• _EXERCISE REQUIREMENTS_
Could you format every line of the records below as a numbered list, leaving out the blank lines?

• _EXERCISE INPUTS_
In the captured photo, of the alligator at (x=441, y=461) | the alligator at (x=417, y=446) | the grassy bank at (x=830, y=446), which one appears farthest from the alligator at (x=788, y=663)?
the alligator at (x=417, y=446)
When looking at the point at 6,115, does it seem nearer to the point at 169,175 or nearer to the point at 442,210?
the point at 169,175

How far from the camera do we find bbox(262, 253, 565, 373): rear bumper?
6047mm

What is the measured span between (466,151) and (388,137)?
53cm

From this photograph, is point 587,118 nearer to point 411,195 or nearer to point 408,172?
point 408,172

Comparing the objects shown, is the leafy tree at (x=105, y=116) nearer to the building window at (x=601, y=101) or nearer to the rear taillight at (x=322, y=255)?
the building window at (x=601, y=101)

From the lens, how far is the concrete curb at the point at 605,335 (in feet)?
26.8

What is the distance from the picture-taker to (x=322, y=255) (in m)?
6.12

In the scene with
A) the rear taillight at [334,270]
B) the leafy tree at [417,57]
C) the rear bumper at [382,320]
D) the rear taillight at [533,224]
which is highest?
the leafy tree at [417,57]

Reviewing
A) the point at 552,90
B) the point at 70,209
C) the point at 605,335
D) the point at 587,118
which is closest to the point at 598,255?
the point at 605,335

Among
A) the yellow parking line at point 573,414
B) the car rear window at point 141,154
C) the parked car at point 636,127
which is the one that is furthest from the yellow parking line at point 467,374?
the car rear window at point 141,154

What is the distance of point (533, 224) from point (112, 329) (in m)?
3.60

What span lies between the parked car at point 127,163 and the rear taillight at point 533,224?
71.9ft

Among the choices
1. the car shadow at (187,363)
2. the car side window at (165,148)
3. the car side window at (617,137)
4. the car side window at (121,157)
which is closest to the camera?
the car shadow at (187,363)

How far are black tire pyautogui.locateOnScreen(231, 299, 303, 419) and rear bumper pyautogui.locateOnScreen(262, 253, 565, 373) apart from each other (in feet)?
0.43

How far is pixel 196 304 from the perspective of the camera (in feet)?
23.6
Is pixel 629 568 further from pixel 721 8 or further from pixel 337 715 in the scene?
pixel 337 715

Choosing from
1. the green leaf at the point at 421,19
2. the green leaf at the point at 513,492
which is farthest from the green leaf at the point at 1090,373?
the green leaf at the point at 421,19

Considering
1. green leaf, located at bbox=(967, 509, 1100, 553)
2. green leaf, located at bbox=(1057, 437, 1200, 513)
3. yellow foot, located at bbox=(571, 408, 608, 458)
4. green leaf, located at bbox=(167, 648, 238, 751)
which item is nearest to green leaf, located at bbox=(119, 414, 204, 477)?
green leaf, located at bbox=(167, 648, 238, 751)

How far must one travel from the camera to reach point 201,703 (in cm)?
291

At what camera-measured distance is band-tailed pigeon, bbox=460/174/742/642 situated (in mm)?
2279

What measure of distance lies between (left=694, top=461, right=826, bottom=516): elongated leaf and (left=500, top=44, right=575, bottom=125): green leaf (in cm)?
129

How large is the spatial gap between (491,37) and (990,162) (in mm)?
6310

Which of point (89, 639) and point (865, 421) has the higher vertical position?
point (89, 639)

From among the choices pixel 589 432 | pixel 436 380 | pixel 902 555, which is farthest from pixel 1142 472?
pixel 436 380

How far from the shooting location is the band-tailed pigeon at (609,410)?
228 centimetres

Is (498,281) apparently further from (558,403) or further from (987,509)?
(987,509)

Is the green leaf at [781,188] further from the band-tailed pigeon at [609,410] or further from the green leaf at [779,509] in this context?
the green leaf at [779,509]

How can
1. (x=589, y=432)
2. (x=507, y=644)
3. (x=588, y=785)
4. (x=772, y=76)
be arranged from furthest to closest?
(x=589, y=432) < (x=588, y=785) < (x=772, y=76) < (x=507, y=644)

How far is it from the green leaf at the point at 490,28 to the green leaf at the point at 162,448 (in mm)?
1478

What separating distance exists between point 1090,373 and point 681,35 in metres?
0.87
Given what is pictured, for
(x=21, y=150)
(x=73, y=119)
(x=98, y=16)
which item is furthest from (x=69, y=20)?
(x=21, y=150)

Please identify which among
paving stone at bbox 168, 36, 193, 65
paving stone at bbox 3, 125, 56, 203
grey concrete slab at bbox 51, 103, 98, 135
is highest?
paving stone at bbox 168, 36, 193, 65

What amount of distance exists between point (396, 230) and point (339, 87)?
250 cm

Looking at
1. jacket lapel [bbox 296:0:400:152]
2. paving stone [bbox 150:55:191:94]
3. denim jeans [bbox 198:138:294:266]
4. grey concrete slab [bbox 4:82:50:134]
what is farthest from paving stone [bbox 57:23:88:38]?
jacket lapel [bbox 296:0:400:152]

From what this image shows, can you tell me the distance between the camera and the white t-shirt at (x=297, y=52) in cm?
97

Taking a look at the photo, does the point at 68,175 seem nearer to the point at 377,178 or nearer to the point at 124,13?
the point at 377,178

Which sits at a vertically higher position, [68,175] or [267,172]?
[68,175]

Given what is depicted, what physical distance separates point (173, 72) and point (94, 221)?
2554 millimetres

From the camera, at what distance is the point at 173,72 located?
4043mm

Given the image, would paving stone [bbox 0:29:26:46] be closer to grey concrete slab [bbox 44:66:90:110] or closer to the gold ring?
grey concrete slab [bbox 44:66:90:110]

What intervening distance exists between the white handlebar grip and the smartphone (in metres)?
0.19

• _FULL RESPONSE_
1. In the captured photo, of the alligator at (x=441, y=461) | the alligator at (x=417, y=446) | the grassy bank at (x=830, y=446), which one appears farthest from the alligator at (x=788, y=663)?
2. the alligator at (x=417, y=446)
3. When looking at the point at 6,115, does it seem nearer to the point at 169,175 or nearer to the point at 442,210?
4. the point at 169,175
5. How far from the camera do we find bbox(262, 253, 565, 373): rear bumper?
6. 6047mm
7. What is the measured span between (466,151) and (388,137)?
8. 53cm
9. From this photograph, is point 587,118 nearer to point 411,195 or nearer to point 408,172?
10. point 408,172
11. Comparing the objects shown, is the leafy tree at (x=105, y=116) nearer to the building window at (x=601, y=101) or nearer to the rear taillight at (x=322, y=255)?
12. the building window at (x=601, y=101)
13. From the lens, how far is the concrete curb at the point at 605,335 (in feet)?
14. 26.8
15. What is the distance from the picture-taker to (x=322, y=255) (in m)?
16. 6.12
17. In the scene with
18. A) the rear taillight at [334,270]
19. B) the leafy tree at [417,57]
20. C) the rear bumper at [382,320]
21. D) the rear taillight at [533,224]
22. which is highest?
23. the leafy tree at [417,57]
24. Reviewing
25. A) the point at 552,90
26. B) the point at 70,209
27. C) the point at 605,335
28. D) the point at 587,118
29. which is closest to the point at 598,255?
30. the point at 605,335
31. Among
32. A) the yellow parking line at point 573,414
33. B) the car rear window at point 141,154
34. C) the parked car at point 636,127
35. which is the one that is furthest from the yellow parking line at point 467,374?
36. the car rear window at point 141,154
37. What is the distance of point (533, 224) from point (112, 329) (in m)?
38. 3.60
39. What span lies between the parked car at point 127,163 and the rear taillight at point 533,224?
40. 71.9ft
41. Among the choices
42. 1. the car shadow at (187,363)
43. 2. the car side window at (165,148)
44. 3. the car side window at (617,137)
45. 4. the car side window at (121,157)
46. which is closest to the camera?
47. the car shadow at (187,363)
48. How far are black tire pyautogui.locateOnScreen(231, 299, 303, 419) and rear bumper pyautogui.locateOnScreen(262, 253, 565, 373) apart from each other (in feet)?
49. 0.43
50. How far is pixel 196 304 from the perspective of the camera (in feet)?
51. 23.6
52. Is pixel 629 568 further from pixel 721 8 or further from pixel 337 715 in the scene?
53. pixel 337 715
54. Choosing from
55. 1. the green leaf at the point at 421,19
56. 2. the green leaf at the point at 513,492
57. which is farthest from the green leaf at the point at 1090,373?
58. the green leaf at the point at 421,19
59. Considering
60. 1. green leaf, located at bbox=(967, 509, 1100, 553)
61. 2. green leaf, located at bbox=(1057, 437, 1200, 513)
62. 3. yellow foot, located at bbox=(571, 408, 608, 458)
63. 4. green leaf, located at bbox=(167, 648, 238, 751)
64. which item is nearest to green leaf, located at bbox=(119, 414, 204, 477)?
65. green leaf, located at bbox=(167, 648, 238, 751)
66. How far must one travel from the camera to reach point 201,703 (in cm)?
67. 291
68. At what camera-measured distance is band-tailed pigeon, bbox=460/174/742/642 situated (in mm)?
69. 2279
70. What measure of distance lies between (left=694, top=461, right=826, bottom=516): elongated leaf and (left=500, top=44, right=575, bottom=125): green leaf (in cm)?
71. 129
72. How large is the spatial gap between (491,37) and (990,162) (in mm)?
73. 6310
74. Which of point (89, 639) and point (865, 421) has the higher vertical position?
75. point (89, 639)
76. From among the choices pixel 589 432 | pixel 436 380 | pixel 902 555, which is farthest from pixel 1142 472?
77. pixel 436 380
78. How far from the shooting location is the band-tailed pigeon at (609,410)?
79. 228 centimetres
80. Is (498,281) apparently further from (558,403) or further from (987,509)?
81. (987,509)
82. Is the green leaf at [781,188] further from the band-tailed pigeon at [609,410] or further from the green leaf at [779,509] in this context?
83. the green leaf at [779,509]
84. How can
85. 1. (x=589, y=432)
86. 2. (x=507, y=644)
87. 3. (x=588, y=785)
88. 4. (x=772, y=76)
89. be arranged from furthest to closest?
90. (x=589, y=432) < (x=588, y=785) < (x=772, y=76) < (x=507, y=644)
91. How far is it from the green leaf at the point at 490,28 to the green leaf at the point at 162,448 (in mm)?
92. 1478
93. What separating distance exists between point 1090,373 and point 681,35 in metres?
94. 0.87
95. Given what is pictured, for
96. (x=21, y=150)
97. (x=73, y=119)
98. (x=98, y=16)
99. which item is furthest from (x=69, y=20)?
100. (x=21, y=150)
101. Please identify which among
102. paving stone at bbox 168, 36, 193, 65
103. paving stone at bbox 3, 125, 56, 203
104. grey concrete slab at bbox 51, 103, 98, 135
105. is highest?
106. paving stone at bbox 168, 36, 193, 65
107. What amount of distance exists between point (396, 230) and point (339, 87)?
108. 250 cm
109. Looking at
110. 1. jacket lapel [bbox 296:0:400:152]
111. 2. paving stone [bbox 150:55:191:94]
112. 3. denim jeans [bbox 198:138:294:266]
113. 4. grey concrete slab [bbox 4:82:50:134]
114. what is farthest from paving stone [bbox 57:23:88:38]?
115. jacket lapel [bbox 296:0:400:152]
116. From what this image shows, can you tell me the distance between the camera and the white t-shirt at (x=297, y=52) in cm?
117. 97
118. Taking a look at the photo, does the point at 68,175 seem nearer to the point at 377,178 or nearer to the point at 124,13?
119. the point at 377,178
120. Which sits at a vertically higher position, [68,175] or [267,172]?
121. [68,175]
122. Given what is depicted, what physical distance separates point (173, 72) and point (94, 221)?
123. 2554 millimetres
124. From the camera, at what distance is the point at 173,72 located?
125. 4043mm
126. Given the image, would paving stone [bbox 0:29:26:46] be closer to grey concrete slab [bbox 44:66:90:110] or closer to the gold ring?
127. grey concrete slab [bbox 44:66:90:110]
128. What intervening distance exists between the white handlebar grip and the smartphone (in metres)?
129. 0.19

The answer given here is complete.